Per-skill templates that explicitly require one-issue-per-call (e.g.
`plan-eng-review`) are already compatible — they're a stricter special
case of this rule.
## Worked example: 5 platform integrations
Fixture used by `test/skill-e2e-plan-ceo-split-overflow.test.ts`. A plan
has 5 independent chat-platform candidates:
- E1) Slack DM bot (~2 weeks, ~40% of asks)
- E2) Discord guild bot (~3 weeks, ~15%)
- E3) Microsoft Teams (~4 weeks, ~5%)
- E4) Telegram (~1 week, ~8%)
- E5) Mattermost (~2 weeks, ~3%)
User wants individual decisions per candidate, not a bundled pick.

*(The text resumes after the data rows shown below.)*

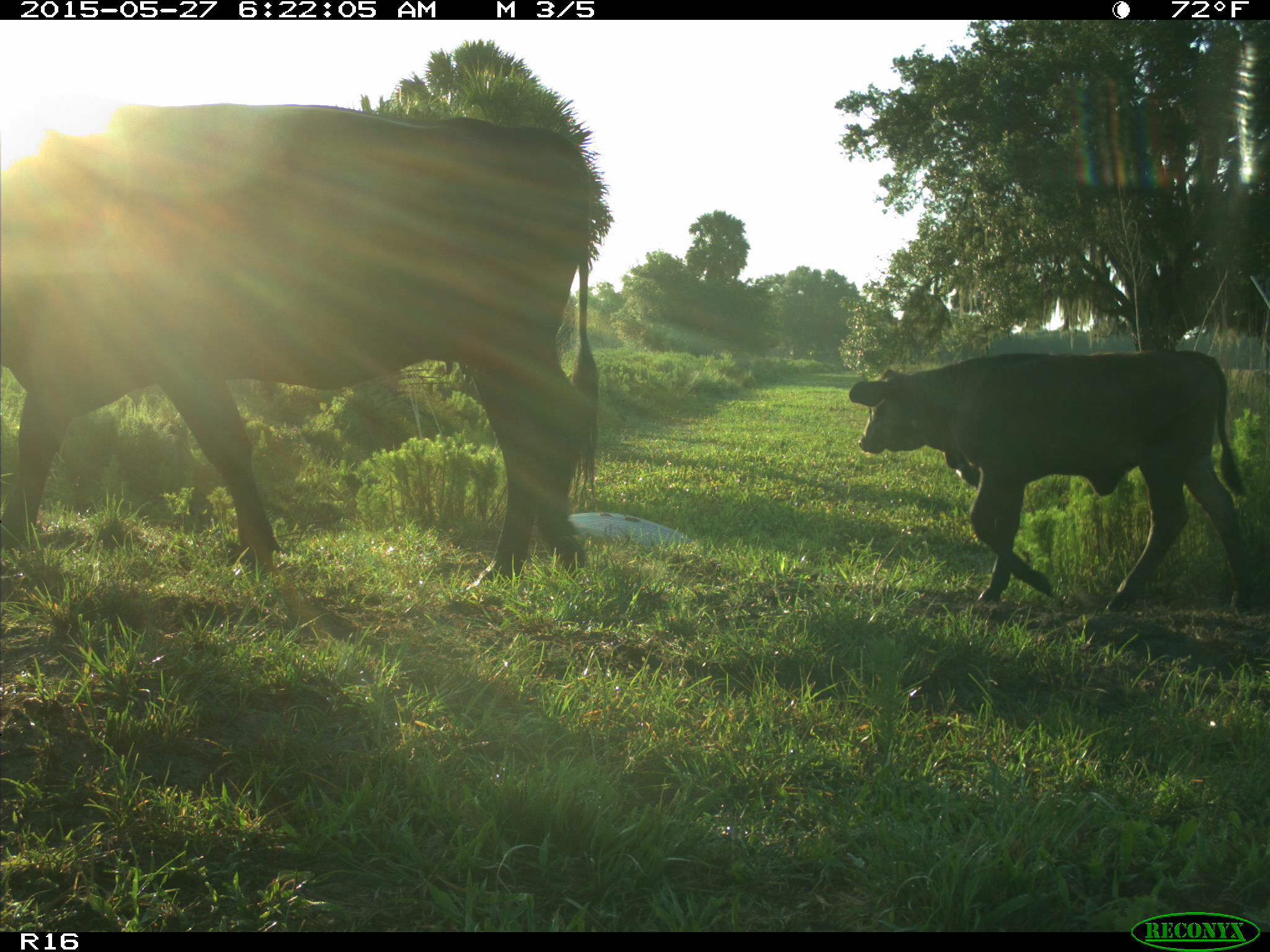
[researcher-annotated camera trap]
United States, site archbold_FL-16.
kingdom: Animalia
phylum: Chordata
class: Mammalia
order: Artiodactyla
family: Bovidae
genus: Bos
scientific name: Bos taurus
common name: domestic cow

The
agent should:
1. Recognize this is a 5-option independent-scope decision → split.
2. Check dependencies (none here — each platform is standalone).
3. Fire `D3.1` through `D3.5`, one per platform, with Include / Defer /
Cut / Hold buckets and an effort+demand-grounded recommendation per
option.
4. After the chain, fire `D3.final` summarizing the assembled scope
(e.g. "Ship E1 + E4 — Slack and Telegram pull most demand for least
build cost. Defer the rest. A) Ship / B) Revise / C) Cut more").
Pre-fix failure shape (the bug): agent constructs a single
AskUserQuestion with E1..E4 as four options, drops E5 with prose like
"E5 is the smallest revenue segment, moving to TODOs". The user never
got to weigh in on E5. Floor-of-4 in the E2E test catches this.